In den Regalen der Sportgeschäfte liegt ein neues Gerät: eine schwarze Rolle. Mit ihr soll man die Faszien trainieren können. Faszien – so heisst das Bindegewebe, das den ganzen Körper durchzieht und Muskeln, Knochen und Organe umhüllt.
Die Sportabteilung der Migros preist die «Blackroll» als Mittel an, «um sich abends vom langen Sitzen am Schreibtisch zu erholen». Auch soll sie «nach einem anstrengenden Training im Fitnessstudio aktiv zur Entspannung Ihrer Muskeln» beitragen. Ausserdem könne sie «ganz leicht für Pilates-, Yoga-, Dehnungs- und Kräftigungsübungen» genutzt werden. So werde die Faszienrolle zu einem «platzsparenden Trainingsgerät, mit dem Sie Ihren Körper auch im Wohnzimmer in Form bringen können».
Doch Fachleute warnen: Wenn Ungeübte mit der Rolle trainieren, kann es zu Schäden kommen. Senta Bitter, Physiotherapeutin in der Zürcher Sport-Clinic Puls 5, sagt: «Wer bei Problemen am Bewegungsapparat die Rolle auf eigene Faust ausprobiert, riskiert, dass sich bestehende Entzündungen verschlimmern und Blutergüsse entstehen.» Auch Gesundheitstipp-Arzt Thomas Walser hält von der Faszienrolle im Hobbybereich nicht viel. Die Behandlung des Bindegewebes setzte viel Wissen über Haltung und Bewegung voraus, sagt er. «Ein unspezifisches Ausquetschen des Hüllgewebes kann Haltungs- und Bewegungsschäden verschlimmern.» Auch Fitnessberater Fritz Bebie warnt: Zu Hause könne niemand überprüfen, ob man mit der Faszienrolle richtig trainiert: «Wer nach Ausdauer- und Krafttraining oder Stretching noch Zeit hat, soll lieber ein gutes Buch lesen statt über eine solche Rolle zu rollen.»
Dass es Faszien gibt, ist in der Medizin schon lange bekannt. Sie geben dem Körper Zusammenhalt, übernehmen einen Teil der Spannung, die für aufrechtes Stehen und Gehen nötig ist, und entlasten die Muskeln. Das Fasziennetz kann aus dem Gleichgewicht geraten, zum Beispiel wegen Verletzungen. Das führt zu Verspannungen, Abnutzung und Schmerzen.
Vor dem Trainieren eine Fachperson fragen
«Viele Fachleute haben stets unterschätzt, wie wichtig Faszien sind», sagt Physiotherapeutin Senta Bitter. Die Faszienrolle helfe bei Beschwerden der Muskulatur und des Bindegewebes. Wer die Rolle als Trainingsgerät benutzen wolle, solle vorher eine Fachperson fragen, sagt Bitter. Wer das Gerät richtig anwende, könne die Regeneration beschleunigen.

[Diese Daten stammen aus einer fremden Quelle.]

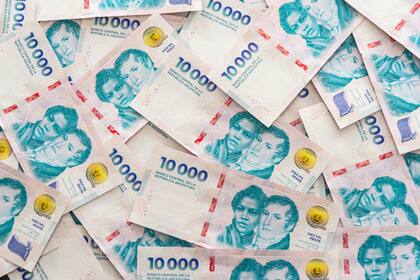 Las tasas de los distintos bancos este martes 25 de marzo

Einer der bekanntesten Verkäufer des Faszientrainings ist der deutsche Biologe Robert Schleip. Er leitet die «Fascia Research Group» an der Universität Ulm und hat ein Faszientraining mitentwickelt, zu dem es noch keine abgeschlossenen Studien gibt. Schleip hat Bücher verfasst und vertreibt Utensilien und Rollen. Er hält das Training mit der Faszienrolle zu Hause für kaum problematisch. Sie rege den Stoffwechsel an, führe zu besserer Durchblutung und presse die Faszien wie einen Schwamm aus, sodass sie sich mit frischem Gewebewasser vollsaugen könnten. Schleip: «Mein Eindruck ist, dass gesundheitliche oder kosmetische Schäden extrem selten sind.»
Migros-Sprecherin Monika Weibel sagt: «Wir empfehlen das Selbsttraining nur gesunden Personen.»
Tipps: Das hilft zur Erholung
- Planen Sie nach dem Ausdauertraining ein langsames Abkühlen ein.
- Dehnen Sie die beanspruchten Muskeln.
- Bestreiten Sie nie zwei Tage hintereinander ein volles Trainingsprogramm.
- Wechselbäder fördern die Durchblutung.
- Massage, Sauna und genügend Schlaf tragen zur Erholung bei.